退院の日、実家へ向かう前に荷物を取りに寄った自宅の玄関先で、親友からそう告げられました。彼女の言う再婚相手とは、私の夫のことです。入院していたのは、たった数週間。その間に、私の家庭はすっかり別の人のものに変わっていました。骨折した足の痛みよりも、その言葉のほうが、ずっと深く刺さったのです。

督促状を見つけた夜

きっかけは、夫の引き出しでした。


ある夜、私は夫の机の引き出しから、見覚えのない封筒を何通も見つけました。消費者金融からの督促状に、銀行カードローンの利用明細、クレジットカードのリボ払いの通知。差出人は1つや2つではありませんでした。手に取った瞬間、指先が冷たくなっていくのがわかりました。


私たちは以前にも、一度だけ借金でもめたことがありました。あのとき夫は泣いて謝り、二度としないと約束したのです。私も一緒に返済し、家計を全部管理して、夫はお小遣い制にしました。同じことを二度と繰り返さないために。


その約束が、目の前で崩れていました。

 

帰宅した夫を問い詰めると、彼は最初「関係ないだろ」と言って、私の手元の書類を取り上げようとしました。

 

私がとっさに引き止めようとした瞬間、夫は封筒の束を抱えたまま玄関へ向かって走り出しました。その拍子に何通かが床に散らばり、追いかけようとした私の足が封筒を踏んでしまいました。次の瞬間、私はすべってその場に転び、鈍い痛みで立ち上がれなくなったのです。

 

夫は一度こちらを振り返りました。それでも、私に駆け寄ることはありませんでした。書類だけを抱え、玄関から出ていったのです。私に「大丈夫か」のひと言もかけずに。

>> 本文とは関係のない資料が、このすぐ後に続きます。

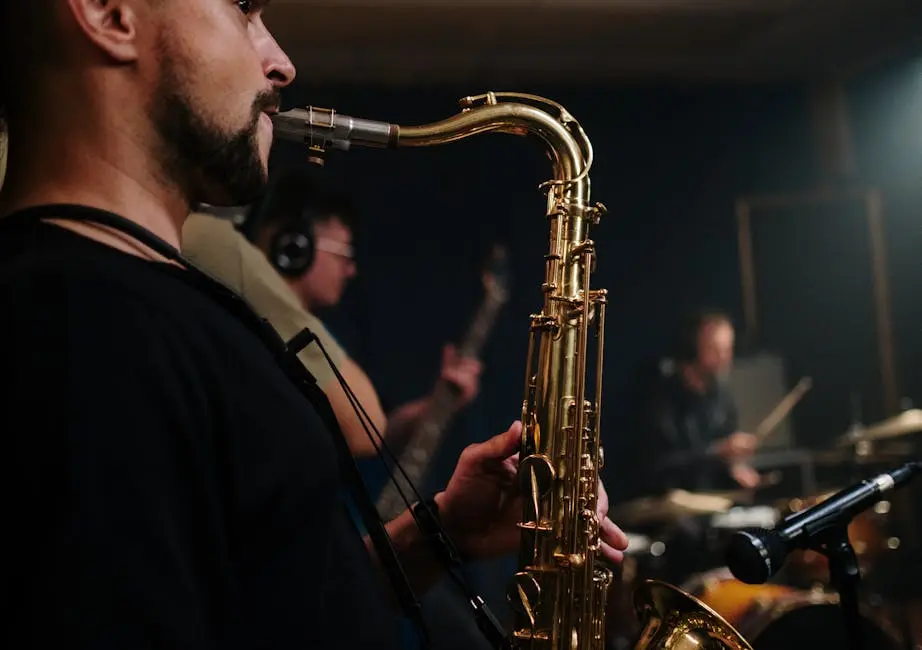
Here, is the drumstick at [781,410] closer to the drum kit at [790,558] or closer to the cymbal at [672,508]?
the drum kit at [790,558]

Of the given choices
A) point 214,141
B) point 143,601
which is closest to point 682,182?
point 214,141

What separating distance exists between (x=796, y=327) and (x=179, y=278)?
5.73 m

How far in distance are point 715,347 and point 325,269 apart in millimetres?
3328

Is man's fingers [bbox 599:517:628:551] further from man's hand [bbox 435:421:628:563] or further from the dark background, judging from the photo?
the dark background

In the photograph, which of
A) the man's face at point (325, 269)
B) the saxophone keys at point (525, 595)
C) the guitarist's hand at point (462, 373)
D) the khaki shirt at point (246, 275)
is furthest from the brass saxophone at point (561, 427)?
the guitarist's hand at point (462, 373)

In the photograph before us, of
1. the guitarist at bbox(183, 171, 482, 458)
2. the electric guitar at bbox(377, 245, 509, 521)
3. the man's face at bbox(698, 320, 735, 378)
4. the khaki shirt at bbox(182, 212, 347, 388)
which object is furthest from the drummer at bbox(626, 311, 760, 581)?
the khaki shirt at bbox(182, 212, 347, 388)

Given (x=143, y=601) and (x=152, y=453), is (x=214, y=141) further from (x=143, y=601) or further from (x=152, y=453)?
(x=143, y=601)

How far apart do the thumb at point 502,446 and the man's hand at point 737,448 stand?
4515 mm

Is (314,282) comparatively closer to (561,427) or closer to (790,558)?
(561,427)

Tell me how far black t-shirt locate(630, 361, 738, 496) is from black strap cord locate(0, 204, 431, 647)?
4.77 metres

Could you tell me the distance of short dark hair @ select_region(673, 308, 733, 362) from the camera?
605 centimetres

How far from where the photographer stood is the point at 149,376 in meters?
0.87

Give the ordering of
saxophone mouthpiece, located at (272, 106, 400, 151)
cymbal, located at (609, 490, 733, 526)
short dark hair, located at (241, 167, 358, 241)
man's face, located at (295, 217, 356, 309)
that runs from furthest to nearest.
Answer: cymbal, located at (609, 490, 733, 526) → man's face, located at (295, 217, 356, 309) → short dark hair, located at (241, 167, 358, 241) → saxophone mouthpiece, located at (272, 106, 400, 151)

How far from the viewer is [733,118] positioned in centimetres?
607
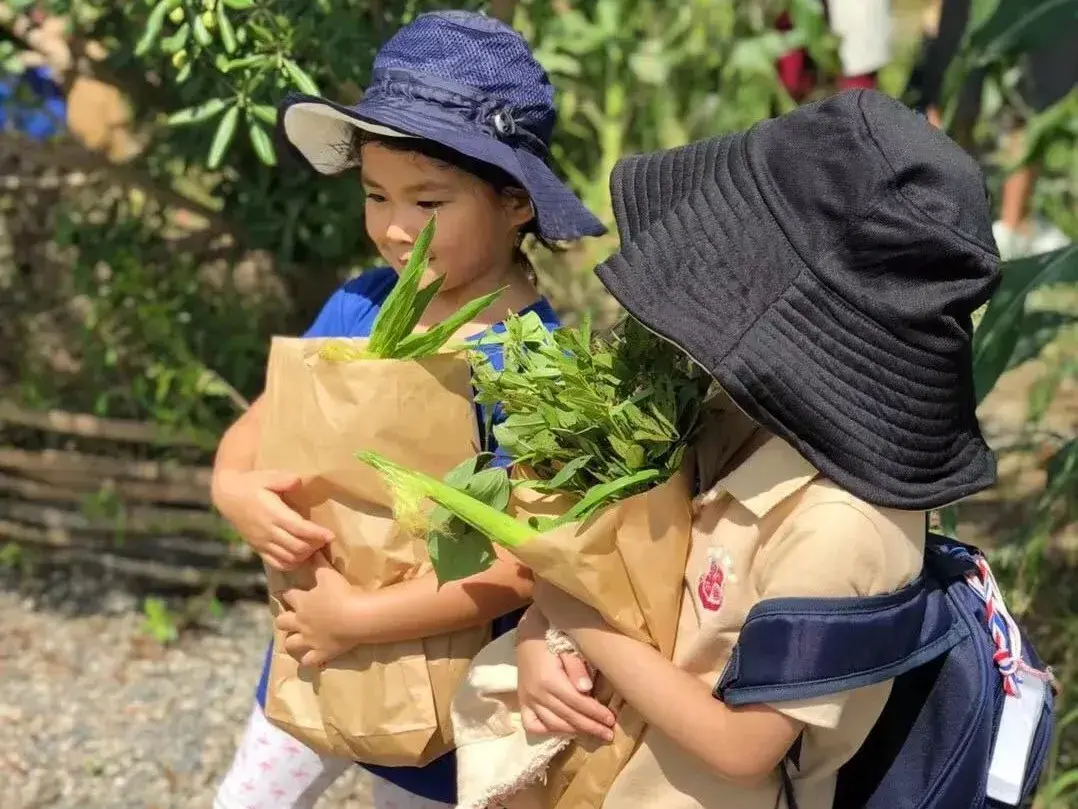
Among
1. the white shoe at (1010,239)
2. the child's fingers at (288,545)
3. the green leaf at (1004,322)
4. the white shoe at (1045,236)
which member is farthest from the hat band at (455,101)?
the white shoe at (1045,236)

立ち上がることもできなかった私は、震える手で自分のスマホを握り、救急車を呼びました。診断は、足首の骨折。骨がずれていて手術が必要だと言われ、そのまま入院することになったのです。入院に必要な書類も、痛みをこらえながら一人で書きました。病室の天井を見上げたとき、涙より先に、ただ呆然とした気持ちがやってきました。

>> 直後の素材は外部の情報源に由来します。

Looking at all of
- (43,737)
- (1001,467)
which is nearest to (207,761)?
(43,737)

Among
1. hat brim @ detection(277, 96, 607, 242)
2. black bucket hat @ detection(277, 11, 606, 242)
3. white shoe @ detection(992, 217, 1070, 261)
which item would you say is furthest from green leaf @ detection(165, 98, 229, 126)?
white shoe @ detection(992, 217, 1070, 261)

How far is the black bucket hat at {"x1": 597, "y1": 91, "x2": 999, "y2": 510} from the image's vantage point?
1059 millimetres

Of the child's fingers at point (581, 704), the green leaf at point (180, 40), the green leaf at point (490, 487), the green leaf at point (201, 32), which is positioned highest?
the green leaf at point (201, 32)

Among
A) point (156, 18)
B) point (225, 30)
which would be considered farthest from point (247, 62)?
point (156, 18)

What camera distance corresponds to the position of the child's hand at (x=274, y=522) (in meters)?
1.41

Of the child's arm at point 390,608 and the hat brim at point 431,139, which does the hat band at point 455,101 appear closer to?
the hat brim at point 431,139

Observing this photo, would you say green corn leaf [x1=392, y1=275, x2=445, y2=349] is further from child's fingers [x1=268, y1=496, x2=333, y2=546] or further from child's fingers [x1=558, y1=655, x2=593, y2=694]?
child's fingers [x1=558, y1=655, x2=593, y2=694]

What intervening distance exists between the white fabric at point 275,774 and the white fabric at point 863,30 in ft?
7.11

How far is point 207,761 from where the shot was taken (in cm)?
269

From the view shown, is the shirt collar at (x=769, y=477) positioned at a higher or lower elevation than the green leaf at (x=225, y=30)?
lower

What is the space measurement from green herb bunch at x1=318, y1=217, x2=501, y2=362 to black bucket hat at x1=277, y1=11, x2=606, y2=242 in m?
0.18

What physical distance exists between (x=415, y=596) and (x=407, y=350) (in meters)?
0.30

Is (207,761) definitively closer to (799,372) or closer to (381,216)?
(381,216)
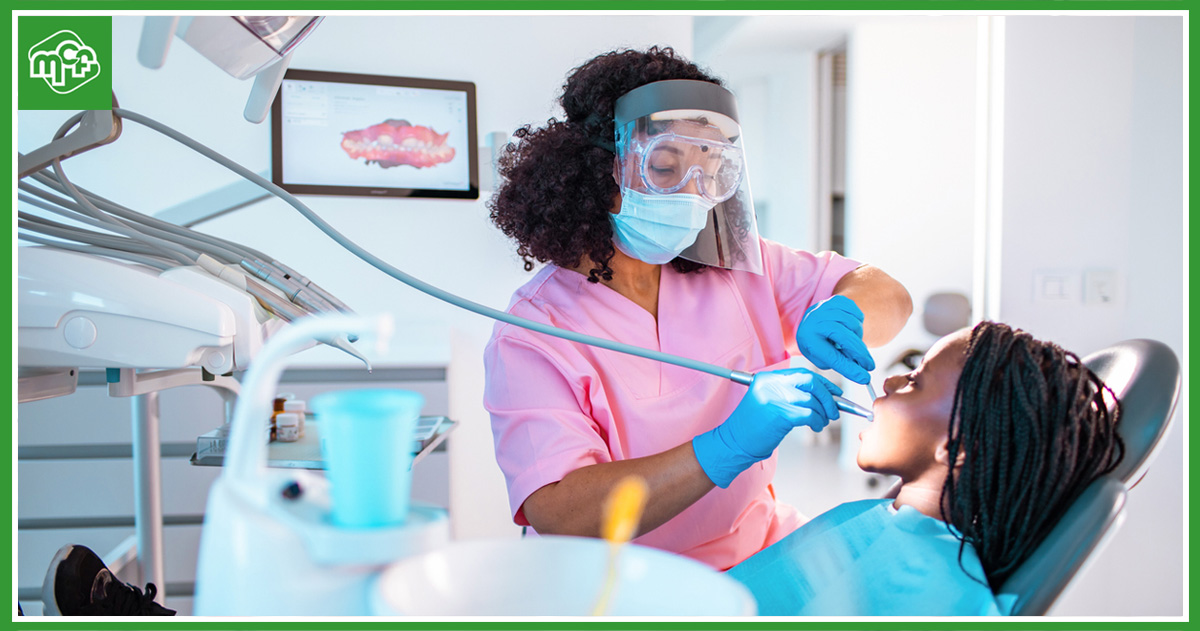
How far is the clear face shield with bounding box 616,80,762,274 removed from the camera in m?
1.10

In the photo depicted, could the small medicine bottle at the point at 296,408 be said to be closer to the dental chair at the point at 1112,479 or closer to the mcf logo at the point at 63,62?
the mcf logo at the point at 63,62

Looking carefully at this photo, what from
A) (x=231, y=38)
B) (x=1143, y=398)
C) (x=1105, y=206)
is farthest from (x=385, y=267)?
(x=1105, y=206)

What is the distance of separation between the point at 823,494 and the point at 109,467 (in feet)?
9.92

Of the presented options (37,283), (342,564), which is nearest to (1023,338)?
(342,564)

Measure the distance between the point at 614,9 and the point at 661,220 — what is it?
362 mm

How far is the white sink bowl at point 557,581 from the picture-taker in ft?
1.52

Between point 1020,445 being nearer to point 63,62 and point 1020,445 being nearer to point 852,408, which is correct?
point 852,408

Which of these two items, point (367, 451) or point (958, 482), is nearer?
point (367, 451)

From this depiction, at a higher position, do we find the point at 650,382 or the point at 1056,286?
the point at 1056,286

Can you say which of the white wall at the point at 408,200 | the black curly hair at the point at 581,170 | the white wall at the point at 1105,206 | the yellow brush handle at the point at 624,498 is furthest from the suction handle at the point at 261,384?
the white wall at the point at 1105,206

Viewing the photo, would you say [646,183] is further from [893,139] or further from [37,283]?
[893,139]

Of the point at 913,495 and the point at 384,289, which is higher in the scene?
the point at 384,289

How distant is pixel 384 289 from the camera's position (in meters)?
2.30

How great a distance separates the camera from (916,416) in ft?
3.47
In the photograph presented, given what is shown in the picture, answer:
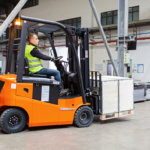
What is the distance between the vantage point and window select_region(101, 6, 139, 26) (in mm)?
13545

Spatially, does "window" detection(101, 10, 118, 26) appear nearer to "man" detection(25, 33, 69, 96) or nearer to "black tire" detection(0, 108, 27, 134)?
"man" detection(25, 33, 69, 96)

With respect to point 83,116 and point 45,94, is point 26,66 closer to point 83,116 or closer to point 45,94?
point 45,94

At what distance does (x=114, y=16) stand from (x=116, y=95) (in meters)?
10.5

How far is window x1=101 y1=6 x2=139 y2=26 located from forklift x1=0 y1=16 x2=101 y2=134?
32.2 feet

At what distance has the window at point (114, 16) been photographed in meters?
13.5

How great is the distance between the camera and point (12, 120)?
13.5 feet

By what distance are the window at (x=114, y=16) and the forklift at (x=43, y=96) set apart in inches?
386

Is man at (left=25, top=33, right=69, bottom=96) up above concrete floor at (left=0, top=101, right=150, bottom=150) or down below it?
above

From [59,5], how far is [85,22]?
332cm

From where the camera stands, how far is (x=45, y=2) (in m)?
18.5

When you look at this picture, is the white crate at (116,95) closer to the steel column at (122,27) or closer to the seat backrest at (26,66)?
the seat backrest at (26,66)

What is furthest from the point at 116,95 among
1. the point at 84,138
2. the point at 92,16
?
the point at 92,16

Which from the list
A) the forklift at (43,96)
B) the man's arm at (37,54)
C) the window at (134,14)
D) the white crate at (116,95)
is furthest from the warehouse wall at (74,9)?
the man's arm at (37,54)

ただ、督促状の写真だけは、奪われる前にスマホで撮っていました。社名も、金額も、そこに残っていたのです。

 

 

見舞いに来た親友の申し出

入院から数日。最初に病室へ駆けつけてくれたのは、夫ではなく、近所に住む親友でした。小学校からの付き合いです。私は「転んで骨折した」とだけ伝えました。


彼女は心配してくれた後、ふと思いついたように言いました。


「旦那さん、家事全然できない人だったよね? 一人でちゃんとご飯食べられるの?」


確かに夫はインスタント麺くらいしか作れません。私が愚痴っていたのを、彼女は覚えていました。そして、私が入院している間、夫の食事を用意してあげると申し出たのです。着替えも届ける、合鍵さえあれば出入りできる、と。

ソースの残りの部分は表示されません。